Can VLMs Truly Forget? Benchmarking Training-Free Visual Concept Unlearning
Zhangyun Tan , Zeliang Zhang , Susan Liang , Yolo Yunlong Tang , Lisha Chen , Chenliang Xu
Published on arXiv
2604.03114
Model Inversion Attack
OWASP ML Top 10 — ML03
Sensitive Information Disclosure
OWASP LLM Top 10 — LLM06
Key Finding
Training-free unlearning prompts leave forget accuracy near no-instruction baseline; meaningful suppression only occurs under oracle conditions. Object and scene concepts most resistant to suppression.
VLM-UnBench
Novel technique introduced
VLMs trained on web-scale data retain sensitive and copyrighted visual concepts that deployment may require removing. Training-based unlearning methods share a structural flaw: fine-tuning on a narrow forget set degrades general capabilities before unlearning begins, making it impossible to attribute subsequent performance drops to the unlearning procedure itself.
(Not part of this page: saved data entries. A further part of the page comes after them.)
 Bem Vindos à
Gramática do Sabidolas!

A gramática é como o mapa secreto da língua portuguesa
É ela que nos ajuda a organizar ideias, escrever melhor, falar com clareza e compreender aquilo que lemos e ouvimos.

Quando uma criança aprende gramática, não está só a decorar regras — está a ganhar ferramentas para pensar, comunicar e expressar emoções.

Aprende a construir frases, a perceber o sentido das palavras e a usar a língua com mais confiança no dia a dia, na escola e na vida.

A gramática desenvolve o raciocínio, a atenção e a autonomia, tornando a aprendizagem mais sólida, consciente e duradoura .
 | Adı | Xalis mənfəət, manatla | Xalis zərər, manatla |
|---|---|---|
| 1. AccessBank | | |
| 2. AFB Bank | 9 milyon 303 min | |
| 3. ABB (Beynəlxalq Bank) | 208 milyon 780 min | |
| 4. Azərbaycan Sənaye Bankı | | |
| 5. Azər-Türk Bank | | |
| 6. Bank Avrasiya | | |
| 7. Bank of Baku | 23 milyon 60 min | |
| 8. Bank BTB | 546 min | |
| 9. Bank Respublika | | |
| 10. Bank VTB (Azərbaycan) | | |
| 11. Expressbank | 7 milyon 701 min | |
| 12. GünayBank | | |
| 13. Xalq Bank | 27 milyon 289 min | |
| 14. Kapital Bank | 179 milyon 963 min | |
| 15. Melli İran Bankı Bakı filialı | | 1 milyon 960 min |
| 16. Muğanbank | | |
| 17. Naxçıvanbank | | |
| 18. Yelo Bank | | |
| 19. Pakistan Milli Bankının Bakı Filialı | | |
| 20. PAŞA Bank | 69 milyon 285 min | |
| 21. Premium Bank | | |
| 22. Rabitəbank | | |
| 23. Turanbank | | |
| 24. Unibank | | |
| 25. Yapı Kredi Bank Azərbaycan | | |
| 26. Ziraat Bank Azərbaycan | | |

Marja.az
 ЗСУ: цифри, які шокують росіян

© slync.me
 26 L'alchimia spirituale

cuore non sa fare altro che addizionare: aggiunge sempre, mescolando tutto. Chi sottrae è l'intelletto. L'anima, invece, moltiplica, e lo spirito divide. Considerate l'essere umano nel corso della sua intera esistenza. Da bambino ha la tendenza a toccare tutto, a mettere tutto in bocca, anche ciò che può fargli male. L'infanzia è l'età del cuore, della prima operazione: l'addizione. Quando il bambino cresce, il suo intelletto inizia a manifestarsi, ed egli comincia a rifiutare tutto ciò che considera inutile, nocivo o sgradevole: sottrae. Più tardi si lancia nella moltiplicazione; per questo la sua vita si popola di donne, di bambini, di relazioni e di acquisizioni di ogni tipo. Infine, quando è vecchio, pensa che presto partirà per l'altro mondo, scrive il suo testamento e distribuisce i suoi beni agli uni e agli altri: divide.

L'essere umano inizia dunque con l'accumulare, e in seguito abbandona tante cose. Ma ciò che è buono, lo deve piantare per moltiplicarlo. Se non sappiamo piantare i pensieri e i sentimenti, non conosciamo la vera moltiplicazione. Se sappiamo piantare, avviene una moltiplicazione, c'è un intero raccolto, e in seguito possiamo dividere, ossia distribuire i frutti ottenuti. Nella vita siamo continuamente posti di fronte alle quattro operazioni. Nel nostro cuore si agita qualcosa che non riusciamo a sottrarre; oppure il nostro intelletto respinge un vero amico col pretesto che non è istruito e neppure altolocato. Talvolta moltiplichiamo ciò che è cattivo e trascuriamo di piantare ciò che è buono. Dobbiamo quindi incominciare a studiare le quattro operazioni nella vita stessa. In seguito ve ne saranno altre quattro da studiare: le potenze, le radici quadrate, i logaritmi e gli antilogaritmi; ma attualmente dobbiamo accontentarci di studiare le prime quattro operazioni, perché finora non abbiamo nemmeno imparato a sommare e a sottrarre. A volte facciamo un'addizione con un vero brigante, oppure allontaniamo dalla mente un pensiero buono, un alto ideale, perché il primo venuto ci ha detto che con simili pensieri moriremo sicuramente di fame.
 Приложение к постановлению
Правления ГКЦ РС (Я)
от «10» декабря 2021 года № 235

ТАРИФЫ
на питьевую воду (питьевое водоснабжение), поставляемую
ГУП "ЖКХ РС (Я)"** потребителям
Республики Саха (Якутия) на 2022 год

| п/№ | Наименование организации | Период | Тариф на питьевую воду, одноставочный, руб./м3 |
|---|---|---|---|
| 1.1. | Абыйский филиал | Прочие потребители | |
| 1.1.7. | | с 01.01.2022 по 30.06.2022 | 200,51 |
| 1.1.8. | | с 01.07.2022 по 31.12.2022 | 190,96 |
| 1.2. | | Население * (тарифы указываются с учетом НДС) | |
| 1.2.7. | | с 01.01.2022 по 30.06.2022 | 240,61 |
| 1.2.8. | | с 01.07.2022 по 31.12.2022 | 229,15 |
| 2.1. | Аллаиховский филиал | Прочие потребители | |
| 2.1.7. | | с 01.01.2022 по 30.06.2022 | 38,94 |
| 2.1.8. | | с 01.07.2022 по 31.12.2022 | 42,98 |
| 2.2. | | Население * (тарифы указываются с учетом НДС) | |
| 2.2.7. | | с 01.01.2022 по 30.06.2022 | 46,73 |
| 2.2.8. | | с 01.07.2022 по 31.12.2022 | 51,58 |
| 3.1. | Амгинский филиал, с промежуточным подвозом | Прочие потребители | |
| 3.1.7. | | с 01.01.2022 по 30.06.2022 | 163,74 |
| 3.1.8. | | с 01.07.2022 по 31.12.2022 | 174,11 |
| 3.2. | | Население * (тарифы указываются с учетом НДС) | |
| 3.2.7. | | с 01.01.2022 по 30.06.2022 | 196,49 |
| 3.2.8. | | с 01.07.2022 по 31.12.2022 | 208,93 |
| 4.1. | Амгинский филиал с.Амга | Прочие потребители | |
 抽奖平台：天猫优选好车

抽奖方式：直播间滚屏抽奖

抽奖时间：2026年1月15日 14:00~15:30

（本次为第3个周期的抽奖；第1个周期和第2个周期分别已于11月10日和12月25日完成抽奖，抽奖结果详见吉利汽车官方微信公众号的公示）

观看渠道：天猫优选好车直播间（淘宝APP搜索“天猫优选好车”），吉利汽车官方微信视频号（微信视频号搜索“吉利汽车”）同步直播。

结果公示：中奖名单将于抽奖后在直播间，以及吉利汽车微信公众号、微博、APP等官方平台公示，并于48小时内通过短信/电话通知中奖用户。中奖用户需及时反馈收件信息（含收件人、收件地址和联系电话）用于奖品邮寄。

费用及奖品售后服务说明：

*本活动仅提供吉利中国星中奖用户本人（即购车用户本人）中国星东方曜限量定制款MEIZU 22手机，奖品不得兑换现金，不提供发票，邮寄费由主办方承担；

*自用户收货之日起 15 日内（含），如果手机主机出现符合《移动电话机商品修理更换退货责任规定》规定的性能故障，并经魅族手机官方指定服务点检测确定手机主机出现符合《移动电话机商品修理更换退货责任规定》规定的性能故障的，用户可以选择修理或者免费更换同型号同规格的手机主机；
Training-free approaches sidestep this by suppressing concepts through prompts or system instructions, but no rigorous benchmark exists for evaluating them on visual tasks. We introduce VLM-UnBench, the first benchmark for training-free visual concept unlearning in VLMs. It covers four forgetting levels, 7 source datasets, and 11 concept axes, and pairs a three-level probe taxonomy with five evaluation conditions to separate genuine forgetting from instruction compliance. Across 8 evaluation settings and 13 VLM configurations, realistic unlearning prompts leave forget accuracy near the no-instruction baseline; meaningful reductions appear only under oracle conditions that disclose the target concept to the model. Object and scene concepts are the most resistant to suppression, and stronger instruction-tuned models remain capable despite explicit forget instructions. These results expose a clear gap between prompt-level suppression and true visual concept erasure.
Key Contributions
- First benchmark (VLM-UnBench) for evaluating training-free visual concept unlearning in VLMs, spanning 4 forgetting levels, 7 datasets, and 11 concept axes
- Three-level probe taxonomy (P1-P3) with five evaluation conditions designed to distinguish genuine forgetting from instruction compliance
- Demonstrates that realistic unlearning prompts fail to suppress visual concepts — forget accuracy remains near baseline except under oracle conditions that reveal the target concept
🛡️ Threat Analysis
The paper evaluates unlearning methods against the threat model of residual knowledge extraction — specifically, whether visual concepts that should be 'forgotten' can still be extracted from the model. The benchmark's core contribution is distinguishing genuine forgetting (where the model cannot recognize the concept) from instruction compliance (where the model can still recognize but follows instructions not to report it). This is a defense evaluation against model inversion/knowledge extraction, measuring whether suppressed concepts remain extractable through different probe strategies.